Шенфельд же заставил Мессинга рассказать о детстве гораздо более красочно, с большим количеством слов и фраз на идише, чтобы подчеркнуть, что русский язык в 1942 году тот знал еще совсем нетвердо. Кстати сказать, в реальности они между собой наверняка говорили на идише, а не на русском. В изложении Шенфельда рассказ Мессинга звучал так: «Отец мой – не хочу сказать блаженной памяти, хочу верить, что он жив – арендовал сады, с которыми была возня от зари до зари. Этот гешефт имел и свой страх и свой риск: кто мог знать, какой будет осенью урожай? Весь год гни спину, вкладывай деньги, а только осенью узнаешь, пан или пропал. Если получался рейвах, отец с этой прибыли расплачивался с долгами и запасался продуктами на долгую зиму.
Я был у отца первым помощником. Мать – да пребудет священным имя ее! – изнуренная родами, выкидышами, тяжелым трудом, рано состарилась и часто болела. Из детей, кроме меня, в живых остались еще два моих младших брата.
Сад был для меня сущим наказанием. Он был почти всегда вдали от местечка, отец не успевал один ухаживать за деревьями и кустами, бороться с вредителями, и я должен был заниматься окуриванием. Знаете, что это такое? Глаза воспалены, слезы текут, горло дерет, прямо задыхаешься. А потом, когда урожай дозревал, сад надо было стеречь от деревенских сорванцов, которые налетали ватагами, трясли деревья и обрывали кусты. Злую собаку, которую давали мне в помощники, я боялся больше, чем этих шайгецов. Шалаш, в котором я прятался от дождя, продувало насквозь, и ночами я дрожал от холода и страха. Ой, цорес ын ляйд!

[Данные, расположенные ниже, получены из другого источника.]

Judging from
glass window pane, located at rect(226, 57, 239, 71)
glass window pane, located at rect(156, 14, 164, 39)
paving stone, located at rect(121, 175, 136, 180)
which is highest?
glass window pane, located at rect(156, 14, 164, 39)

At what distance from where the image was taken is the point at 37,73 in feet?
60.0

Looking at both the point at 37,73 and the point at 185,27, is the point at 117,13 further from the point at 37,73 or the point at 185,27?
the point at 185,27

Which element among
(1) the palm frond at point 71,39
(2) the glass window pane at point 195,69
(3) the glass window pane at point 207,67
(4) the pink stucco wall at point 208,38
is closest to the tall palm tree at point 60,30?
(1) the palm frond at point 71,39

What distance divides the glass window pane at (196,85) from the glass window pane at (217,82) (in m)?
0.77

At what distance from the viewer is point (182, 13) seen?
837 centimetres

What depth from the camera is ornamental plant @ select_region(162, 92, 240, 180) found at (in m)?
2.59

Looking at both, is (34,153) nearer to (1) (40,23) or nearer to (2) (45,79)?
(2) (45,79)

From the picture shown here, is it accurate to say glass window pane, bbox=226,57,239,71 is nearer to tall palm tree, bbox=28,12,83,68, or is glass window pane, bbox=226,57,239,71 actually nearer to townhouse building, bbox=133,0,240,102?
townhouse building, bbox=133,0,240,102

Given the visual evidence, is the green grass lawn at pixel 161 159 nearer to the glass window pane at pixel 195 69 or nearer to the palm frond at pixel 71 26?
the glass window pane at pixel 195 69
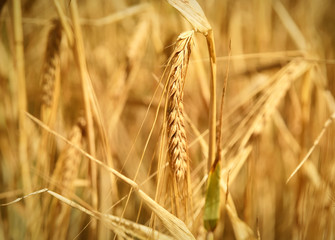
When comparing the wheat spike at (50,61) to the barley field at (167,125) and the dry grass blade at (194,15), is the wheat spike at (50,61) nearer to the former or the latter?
the barley field at (167,125)

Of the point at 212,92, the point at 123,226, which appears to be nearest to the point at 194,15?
the point at 212,92

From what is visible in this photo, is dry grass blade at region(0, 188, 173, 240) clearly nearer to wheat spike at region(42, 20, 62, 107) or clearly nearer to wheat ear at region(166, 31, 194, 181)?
wheat ear at region(166, 31, 194, 181)

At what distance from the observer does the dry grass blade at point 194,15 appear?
44 centimetres

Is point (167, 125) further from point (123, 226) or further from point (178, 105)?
point (123, 226)

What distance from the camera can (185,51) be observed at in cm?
44

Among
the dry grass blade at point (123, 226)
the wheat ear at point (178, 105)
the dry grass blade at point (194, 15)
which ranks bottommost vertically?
the dry grass blade at point (123, 226)

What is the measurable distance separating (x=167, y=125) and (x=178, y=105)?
40 millimetres

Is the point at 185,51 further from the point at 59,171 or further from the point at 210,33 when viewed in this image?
the point at 59,171

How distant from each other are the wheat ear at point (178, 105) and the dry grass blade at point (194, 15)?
0.05ft

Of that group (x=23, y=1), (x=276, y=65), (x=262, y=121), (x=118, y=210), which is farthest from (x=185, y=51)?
Result: (x=23, y=1)

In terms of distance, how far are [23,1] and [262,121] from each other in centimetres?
88

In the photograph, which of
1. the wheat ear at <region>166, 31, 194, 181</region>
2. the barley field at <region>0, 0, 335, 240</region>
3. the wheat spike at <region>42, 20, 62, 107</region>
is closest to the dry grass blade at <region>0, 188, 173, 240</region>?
the barley field at <region>0, 0, 335, 240</region>

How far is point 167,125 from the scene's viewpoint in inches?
18.8

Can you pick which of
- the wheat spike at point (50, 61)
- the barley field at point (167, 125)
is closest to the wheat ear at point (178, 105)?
→ the barley field at point (167, 125)
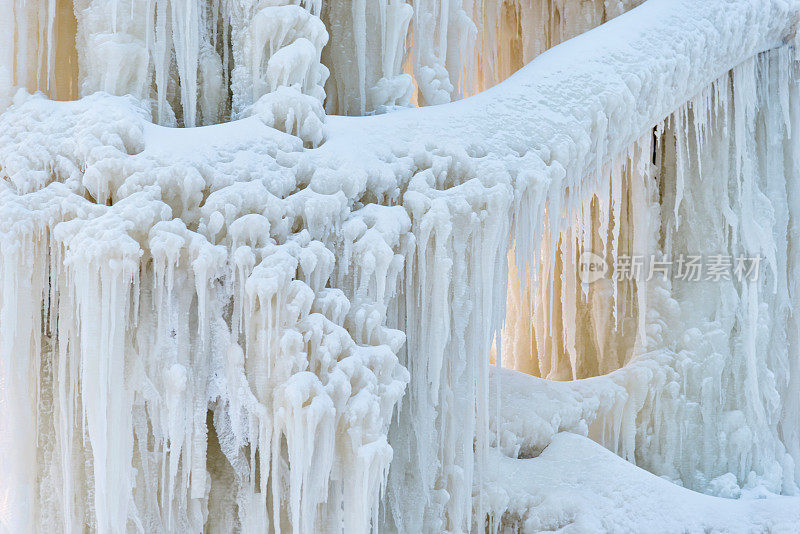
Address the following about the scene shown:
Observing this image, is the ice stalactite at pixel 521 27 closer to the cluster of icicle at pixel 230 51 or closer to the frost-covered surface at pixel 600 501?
the cluster of icicle at pixel 230 51

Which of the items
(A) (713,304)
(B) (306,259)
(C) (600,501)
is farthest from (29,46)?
(A) (713,304)

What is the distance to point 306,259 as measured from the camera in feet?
13.7

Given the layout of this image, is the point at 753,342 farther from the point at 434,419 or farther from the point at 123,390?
the point at 123,390

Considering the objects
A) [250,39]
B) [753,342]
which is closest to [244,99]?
[250,39]

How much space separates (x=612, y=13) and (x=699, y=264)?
73.1 inches

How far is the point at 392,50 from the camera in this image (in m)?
5.18

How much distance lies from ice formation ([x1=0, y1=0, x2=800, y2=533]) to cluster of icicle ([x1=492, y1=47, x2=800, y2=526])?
0.58 ft

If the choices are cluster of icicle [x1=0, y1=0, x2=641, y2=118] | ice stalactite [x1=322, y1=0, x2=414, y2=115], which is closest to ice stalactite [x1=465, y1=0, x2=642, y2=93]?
cluster of icicle [x1=0, y1=0, x2=641, y2=118]

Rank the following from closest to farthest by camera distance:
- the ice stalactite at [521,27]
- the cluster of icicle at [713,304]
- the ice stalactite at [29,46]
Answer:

Незабываемыми событиями в моей жизни были тогда две поездки с отцом в Варшаву: мы там сдавали товар купцам в Мировских торговых рядах. Второсортные фрукты, или которые с гнильцой, мать выносила на местный рынок».
Сложно сказать, передает ли Шенфельд реально слышанный от Мессинга рассказ, пусть и расцвеченный художественными деталями, или этот рассказ он целиком выдумал. Я исхожу из того, что Шенфельду и Мессингу действительно доводилось встречаться в Ташкенте или где-то еще в Центральной Азии, иначе интерес поэта и переводчика к фигуре Мессинга необъясним. Однако невозможно установить, о чем же они на самом деле говорили между собой. Ведь повесть Шенфельда – это художественное произведение, и законная авторская фантазия там преобладает над фактами.
Сам Мессинг ничего о смерти своих братьев не сообщает, и утверждает, что в семье было четверо детей, а не трое. Я более склонен принять его версию, поскольку ему не было никаких резонов скрывать эти печальные обстоятельства. Наоборот, по советским биографическим канонам, это должно было подчеркнуть те тяжелые условия, в которых жили Мессинги при «проклятом царизме». Шенфельд же писал свою документальную повесть с намерением опровергнуть мессинговские мемуары, развенчать творимую великим телепатом легенду. Поэтому он вполне мог намеренно сгустить краски по части бедности и страданий семейства Мессингов.
Разумеется, доходы арендатора впрямую зависел от урожая. В урожайные годы он был вполне приличен для семьи из шести человек, зато когда случался неурожай, родители Мессинга едва сводили концы с концами.
Согласно мемуарам Мессинга, в возрасте 6 лет родители отдали его в хедер. Вольф вспоминал: «…люди ниже среднего достатка, какими были мои родители, да еще в бедном еврейском местечке, могли учить своих детей только в хедере – школе, организуемой раввином при синагоге. Основным предметом, преподаваемым там, был талмуд, молитвы из которого страница за страницей мы учили наизусть…
У меня была отличная память, и в этом довольно-таки бессмысленном занятии – зубрежке талмуда – я преуспевал. Меня хвалили, ставили в пример. Именно эта моя способность и явилась причиной встречи с Шолом-Алейхемом… Но общая религиозная атмосфера, царившая в хедере и дома, сделала меня крайне набожным, суеверным, нервным».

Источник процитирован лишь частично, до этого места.